Example 2: A fast parallel pivot, or preparing for time series analysis


In [1]:
from pyspark import SparkConf, SparkContext
from collections import OrderedDict

In [2]:
partitions = 18
parcsv = sc.textFile("/lustre/janus_scratch/dami9546/lustre_timeseries.csv", partitions)
parcsv.take(5)


Out[2]:
[u'oss07;lustre.scratch.ost.obdfilter.OST0017.cache_access;0.00000;float;pages/s;1398382546',
 u'oss07;lustre.scratch.ost.obdfilter.OST0015.disconnect;0.00000;float;requests/s;1398382546',
 u'oss07;cpu_intr;0.0;float;%;1398382546',
 u'oss07;lustre.scratch.ost.obdfilter.hosttotal.cache_access;0.00000;float;pages/s;1398382546',
 u'oss07;lustre.scratch.ost.obdfilter.OST0025.connect;0.00000;float;requests/s;1398382546']

Each of these lines contains 6 semi-colon delimited columns: hostname, metric name, value reported, type, units, and Unix epoch time. Can we assume all do? The example data is an excerpt of one day of Lustre data, but we have hundreds of full days which may contain dropped writes and malformed data. I'll apply a filter to the data to select all lines with six columns.

Sometimes it isn't evident whether filters are needed until a succeeding RDD action fails.


In [3]:
filtered = parcsv.filter(lambda line: len(line.split(';')) == 6)

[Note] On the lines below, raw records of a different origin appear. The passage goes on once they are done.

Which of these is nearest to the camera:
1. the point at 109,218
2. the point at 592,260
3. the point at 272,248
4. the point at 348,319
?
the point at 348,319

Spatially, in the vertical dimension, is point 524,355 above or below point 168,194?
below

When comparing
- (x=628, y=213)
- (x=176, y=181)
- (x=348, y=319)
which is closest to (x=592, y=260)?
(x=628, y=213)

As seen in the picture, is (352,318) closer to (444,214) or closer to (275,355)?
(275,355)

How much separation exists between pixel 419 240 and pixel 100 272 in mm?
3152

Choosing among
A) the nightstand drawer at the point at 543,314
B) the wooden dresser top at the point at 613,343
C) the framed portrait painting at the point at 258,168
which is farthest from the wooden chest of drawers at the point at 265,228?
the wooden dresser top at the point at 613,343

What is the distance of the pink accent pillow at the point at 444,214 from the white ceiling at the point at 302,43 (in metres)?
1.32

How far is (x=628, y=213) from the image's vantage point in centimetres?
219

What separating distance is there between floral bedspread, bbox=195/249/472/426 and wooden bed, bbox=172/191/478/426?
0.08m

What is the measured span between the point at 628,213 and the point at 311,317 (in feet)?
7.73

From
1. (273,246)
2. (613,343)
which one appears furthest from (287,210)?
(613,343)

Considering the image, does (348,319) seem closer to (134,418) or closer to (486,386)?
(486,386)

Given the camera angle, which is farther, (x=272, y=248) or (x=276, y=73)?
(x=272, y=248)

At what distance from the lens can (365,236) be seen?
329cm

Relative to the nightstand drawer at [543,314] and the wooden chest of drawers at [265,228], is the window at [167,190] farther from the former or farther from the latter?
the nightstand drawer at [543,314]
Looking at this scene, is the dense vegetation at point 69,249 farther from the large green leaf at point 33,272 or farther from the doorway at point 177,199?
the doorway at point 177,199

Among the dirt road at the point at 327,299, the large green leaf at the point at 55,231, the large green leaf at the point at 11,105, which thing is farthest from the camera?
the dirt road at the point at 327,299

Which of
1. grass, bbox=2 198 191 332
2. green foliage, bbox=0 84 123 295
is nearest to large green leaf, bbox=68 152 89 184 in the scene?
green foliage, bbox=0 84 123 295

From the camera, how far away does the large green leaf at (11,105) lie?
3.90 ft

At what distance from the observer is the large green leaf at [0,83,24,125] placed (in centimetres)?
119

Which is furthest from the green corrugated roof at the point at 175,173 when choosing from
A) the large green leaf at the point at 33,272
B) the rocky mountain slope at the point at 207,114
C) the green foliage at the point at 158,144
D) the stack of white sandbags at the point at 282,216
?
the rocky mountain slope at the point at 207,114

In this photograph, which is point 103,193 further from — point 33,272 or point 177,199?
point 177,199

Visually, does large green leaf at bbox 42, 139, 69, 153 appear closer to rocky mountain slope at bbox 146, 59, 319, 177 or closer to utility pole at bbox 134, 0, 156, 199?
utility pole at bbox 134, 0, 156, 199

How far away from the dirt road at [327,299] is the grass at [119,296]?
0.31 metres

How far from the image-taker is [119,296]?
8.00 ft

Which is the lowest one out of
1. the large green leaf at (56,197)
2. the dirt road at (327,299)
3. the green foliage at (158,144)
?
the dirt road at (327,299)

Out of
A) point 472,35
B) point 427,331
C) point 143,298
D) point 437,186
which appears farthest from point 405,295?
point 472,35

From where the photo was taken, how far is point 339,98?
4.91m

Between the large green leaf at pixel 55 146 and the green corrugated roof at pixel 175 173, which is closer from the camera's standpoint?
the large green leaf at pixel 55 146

As seen above, the lines are Unicode, but in anticipation of necessary transformations the timestamp and values will need to be cast to appropriate types. We'll need to create a function that takes each line as an argument and returns a 4-tuple (quadruple?), organized to facilitate intuitive indexing. Let's pick the following ordering: (timestamp, host, metric, value). We don't need the other values, so they are discarded.

Since the values in the third column are currently Unicode, a try-except structure is used to attempt to cast them to floats. If unsuccessful we set them to zero rather than NaN, since these don't work with the forthcoming eigendecomposition.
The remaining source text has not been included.